In our personal lives, it is easy to list ways in which we can become “greener.” We can use reusable grocery bags, carry our own utensils and straws, hang our clothes out to dry, and so on. Although reducing our energy consumption and trash production is not always convenient, it is often relatively simple to implement these changes in our lives. As scientists, however, the path to being eco-friendly is less clear. We are all familiar with the piles of plastic and styrofoam we generate in our labs on a daily basis, but it can be easy to justify our waste or see it as inevitable. Elicia Preston, manager of the Murray Lab in the Department of Genetics at Penn and driving force behind Penn’s Green Labs, urges us to challenge this thinking and take action in reducing the environmental impact of our research labs.
Green Labs is an initiative run through the Penn Sustainability Office that strives to make the labs on Penn’s campus more environmentally friendly.

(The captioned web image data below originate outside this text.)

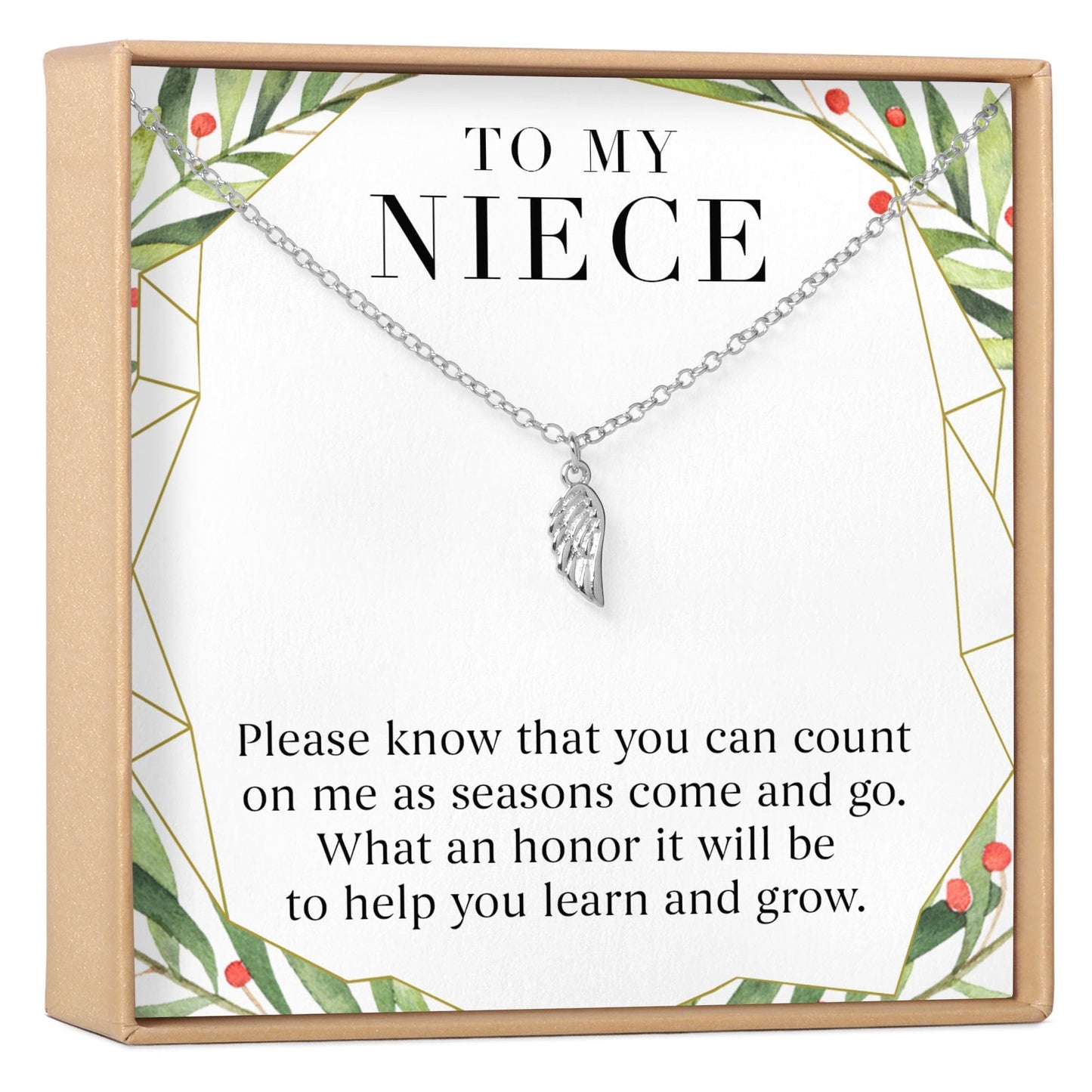 Christmas Gift for Niece Necklace, Multiple Styles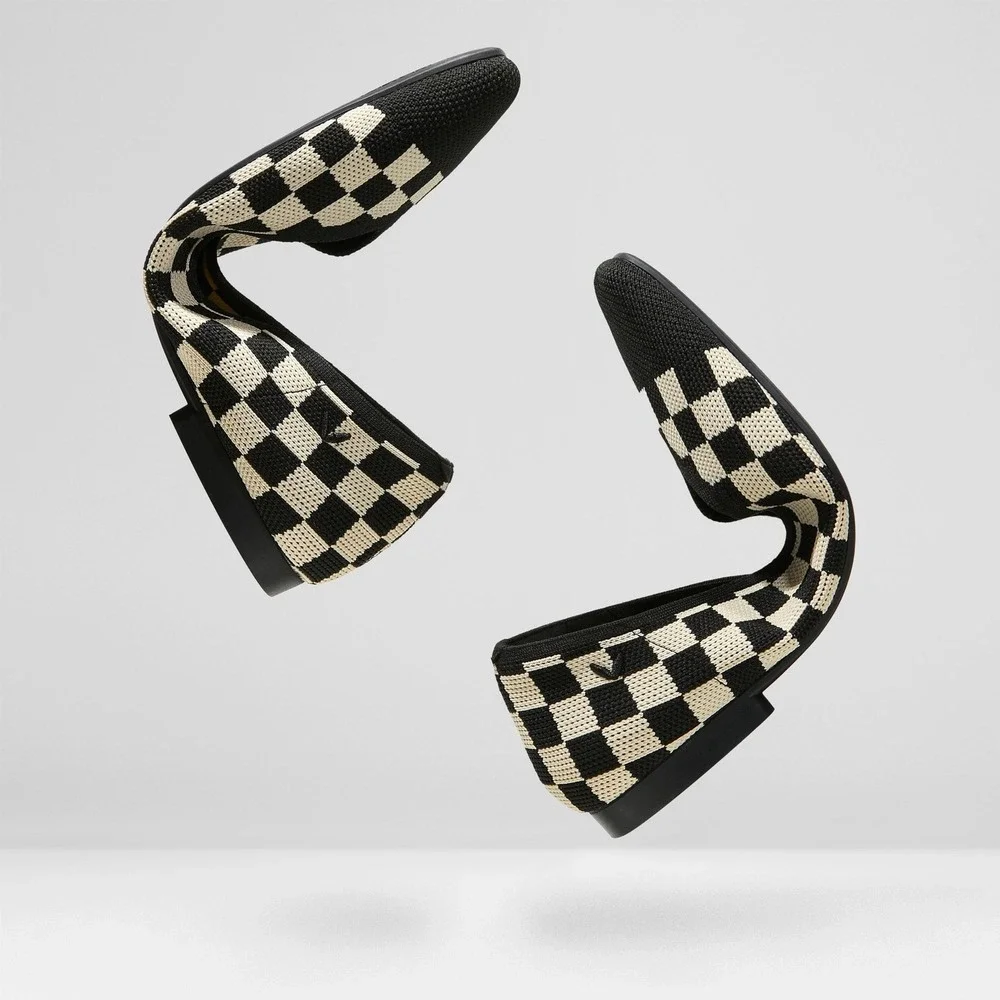 VIVAIA Square-Toe V-Cut Flats (Margot™ 2.0) EU 41 / US 9.5‎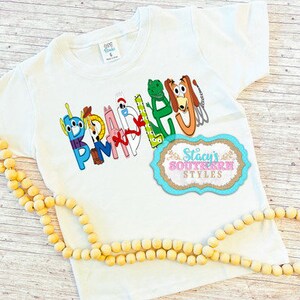 Camiseta com nome de brinquedo, camiseta personalizada com nome de brinquedo, camiseta com nome de cowboy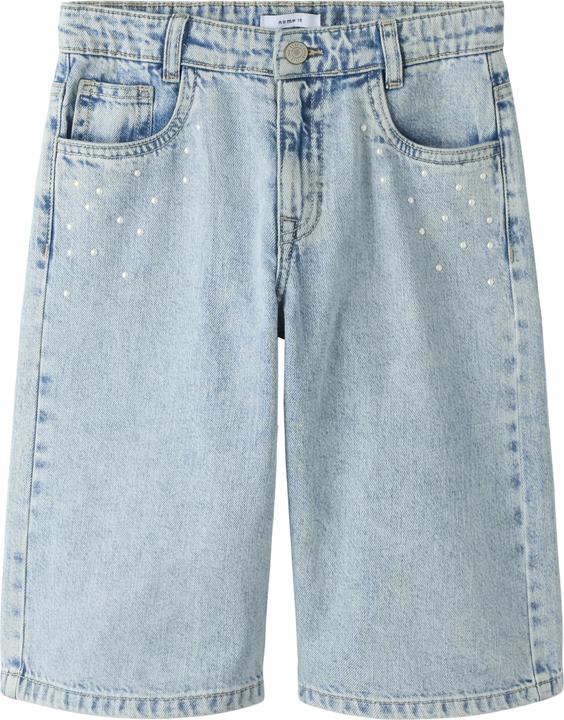 Image du produit Name it Wide Leg Jeansshorts (140)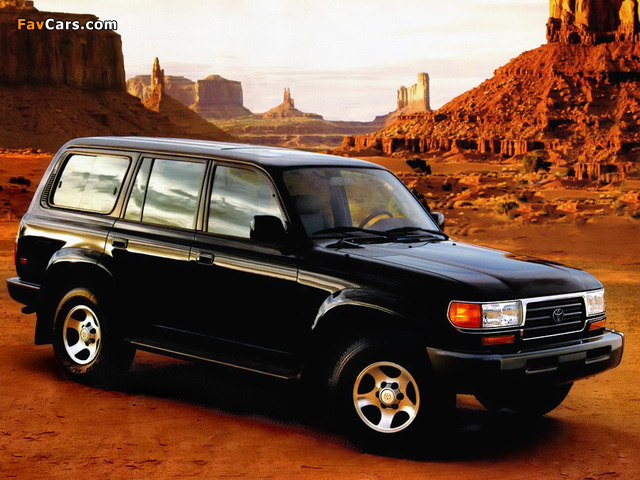 Pictures of Toyota Land Cruiser 80 Collectors Edition (HZ81V) 1997 (640 x 480)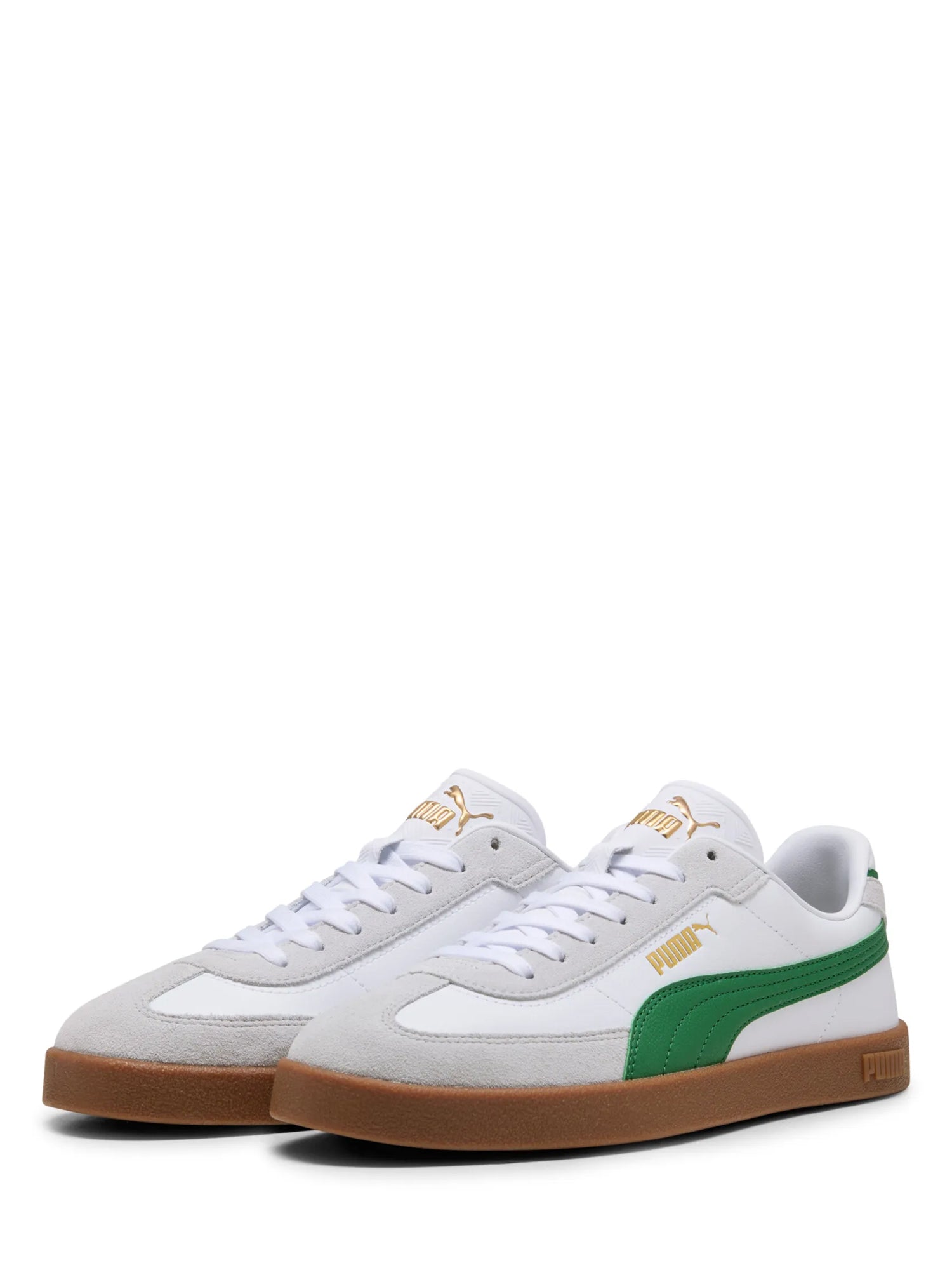 Sneakers Bianco Verde Puma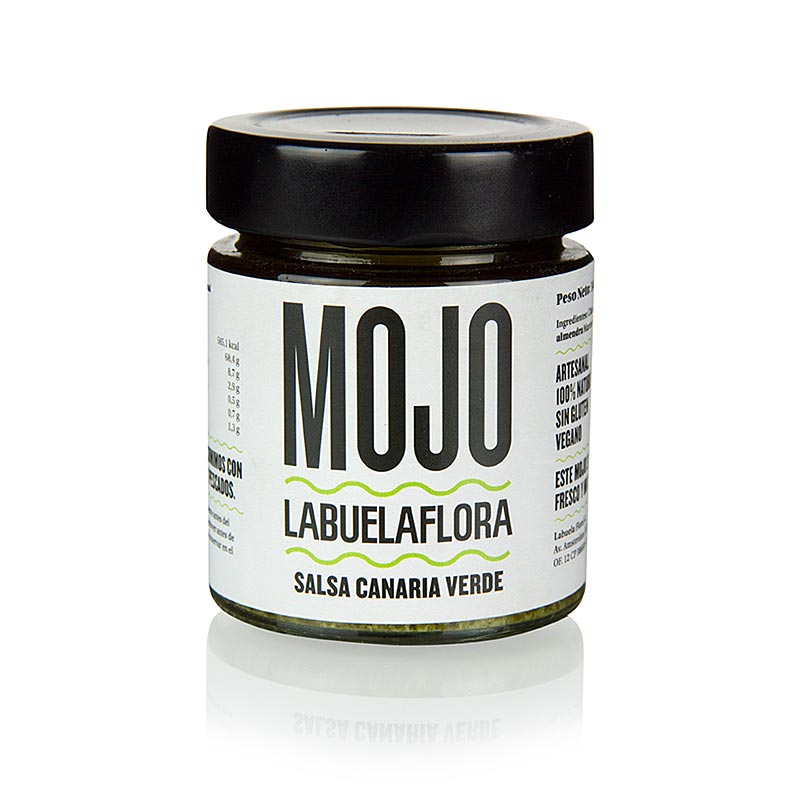 Mojo Verde, kanarische grüne Salsa, Labuelaflora, 140 g
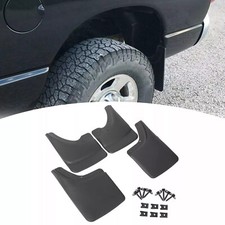 Mud Guards Flaps For Dodge 02-08 Ram 1500 03-09 1500 2500 3500 Wo Fender Flares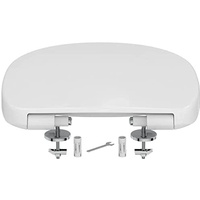 Ideal Standard - Multi Suites Scharnier-Set für WC-Sitz mit Softclose-Scharnier, EW00367, Neutro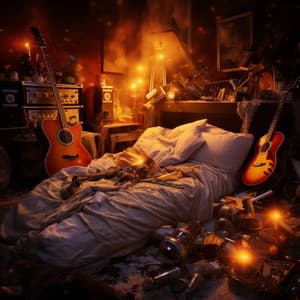 Fire Harmony: Sleep Flame Symphony - Spirit Minds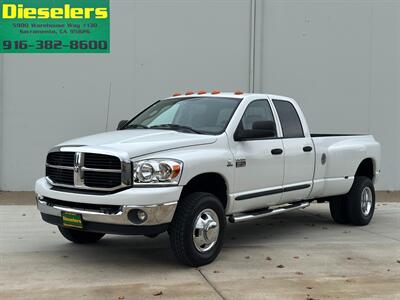 2007 Dodge Ram 3500 Diesel 4x4 5.9L High Output Cummins Turbo Diesel Crew Cab Dually - Photo 1 - Sacramento, CA 95826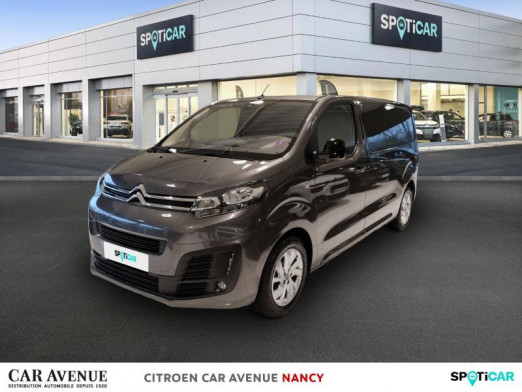 Occasion CITROEN Jumpy Fg M 2.0 BlueHDi 145ch S&S Driver 2022 Gris Platinium 34 248 € à Lunéville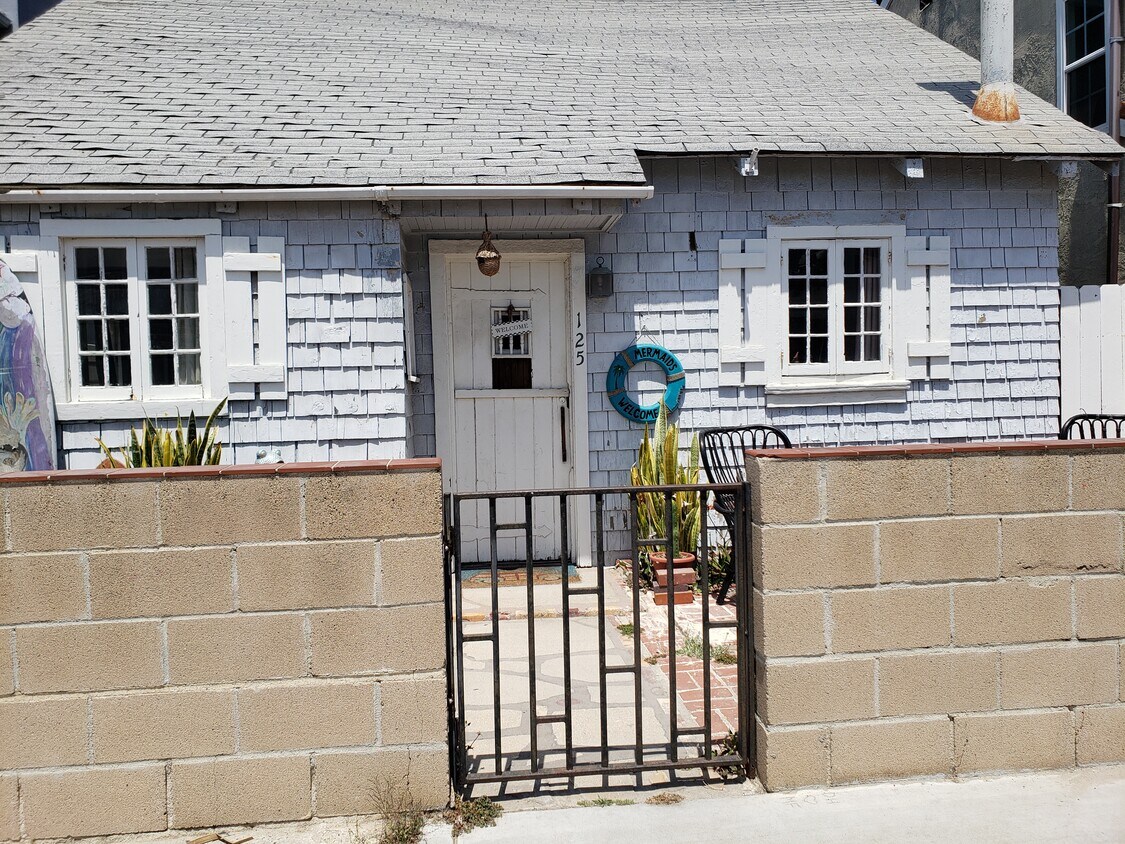 brick front patio - 125 42nd St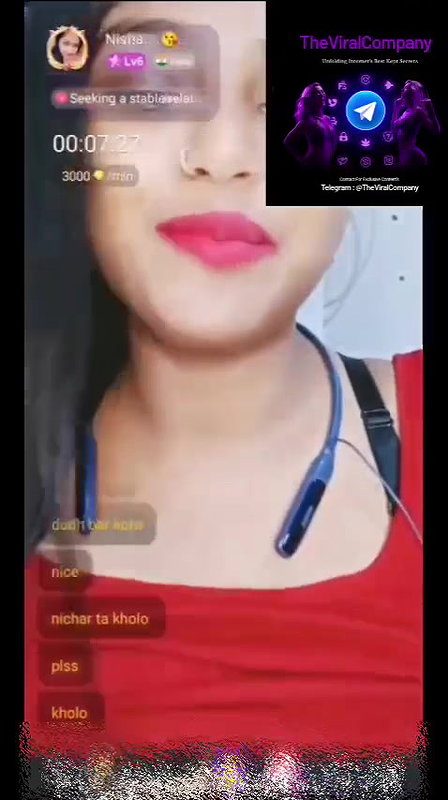 Nisha full nude show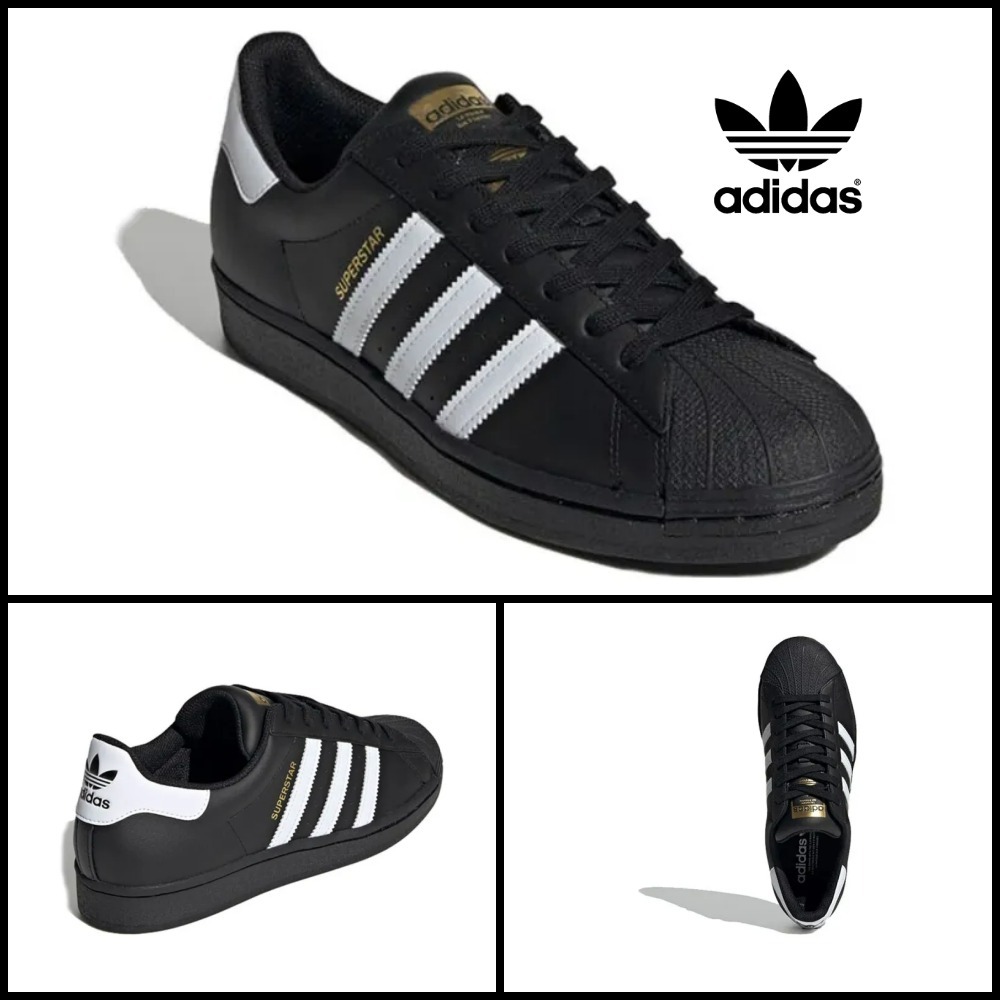 【Adidas】Superstar Core Black White◆大人気◆ EG4959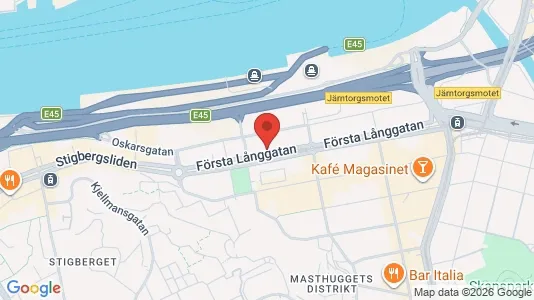 Kontorslokaler att hyra i Göteborg Centrum - Bild från Google Street View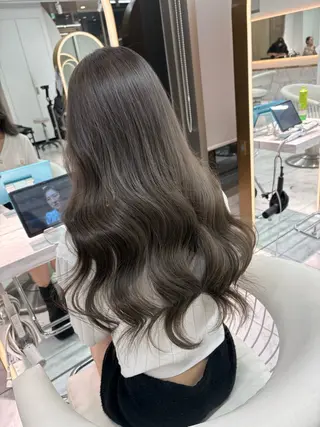 ロング カラー 北九州①の艶髪師♥️ ♣️♦️♠️翔大のヘアスタイル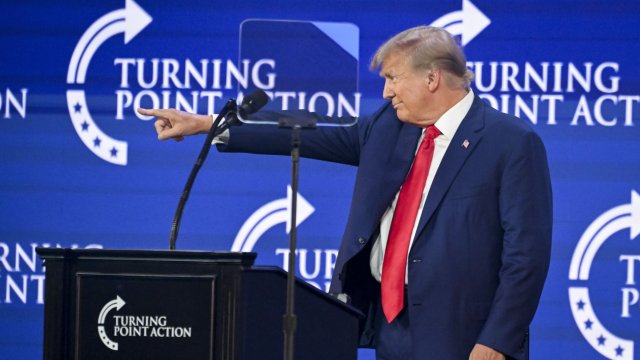 Бившият президент на САЩ Доналд Тръмп. Снимка: Bloomberg L.P.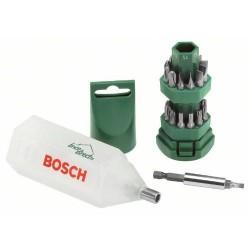 Bosch Mini Coffret 24 embouts de vissage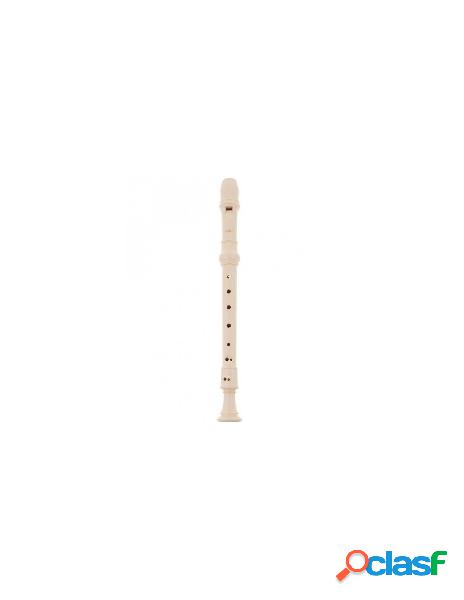 Nobrand - flauto dolce con scovolino e custodia 32.6 cm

Preston recalls that when they first learned of Green Labs it was “only a website and checklist of things you can do in your lab to make it more sustainable.” Although Green Labs was a part of Penn Sustainability, there were no official staff members dedicated to it. That changed in 2015 when Preston applied for a Green Fund grant to purchase reusable glass petri dishes for their lab. Sensing an opportunity to make an impact with Green Labs, Preston then founded the Green Labs Working Group, which meets quarterly to discuss ways in which researchers can make their labs more sustainable. While Preston highlights that these meetings are particularly useful for lab managers, researchers at all levels are welcome to participate. Green Labs has two main goals: 1. to work with the Penn Sustainability team to push for better campus-wide policies related to lab sustainability and 2. to encourage labs to integrate sustainability into their work.
Beyond turning off lights and lab equipment when they are not needed, Preston shares a few other easy ways in which we can reduce the environmental footprint of our labs. Instead of throwing away plastic bags, film, or packaging that lab materials come in, these plastics can be taken to a Lowe’s recycling center or saved for Penn’s annual ReThink Your Footprint plastic bag take-back. There are even options for styrofoam packaging; vendors such as Sigma-Aldrich and New England Biolabs have mail-back recycling programs, with instructions and prepaid postage included on their styrofoam boxes. Although more impactful practices can be costly in terms of both money and labor, Preston emphasizes that such practices are “absolutely worth it to protect the earth, even a bit.” For example, reusable glassware can be used in place of plastic, and, when feasible, biohazardous plastics can be bleached and cleaned for recycling. Labs can also try to buy biodegradable or recycled materials.
The logo and contact information for Green Labs at Penn.
Preston believes that “outreach and bureaucracy are the two biggest challenges facing Green Labs.” The Green Labs Working Group is not able to access campus-wide announcements or send out large-scale email blasts, and paper posters tend to be ineffective at grabbing attention (and cause waste!). Thus, spreading the word about Green Labs and sustainable lab practices is another important way to help bring about change on campus. Preston also notes that bureaucracy has made it difficult to implement relatively simple changes that could have widespread impact. For instance, they have been struggling to obtain and distribute signs that would instruct researchers on what lab materials can be recycled. Part of the issue is that administrators are concerned researchers will not appropriately clean or process lab materials before recycling them. Ultimately, this qualm serves as a reminder that as scientists we need to take more personal responsibility in understanding proper lab safety and sustainable practices. In order to make our labs “greener,” we have to be active and responsible participants.
In both life and lab, Preston urges us to remember the following: Reduce, Reuse, Repair, Repurpose, and Recycle.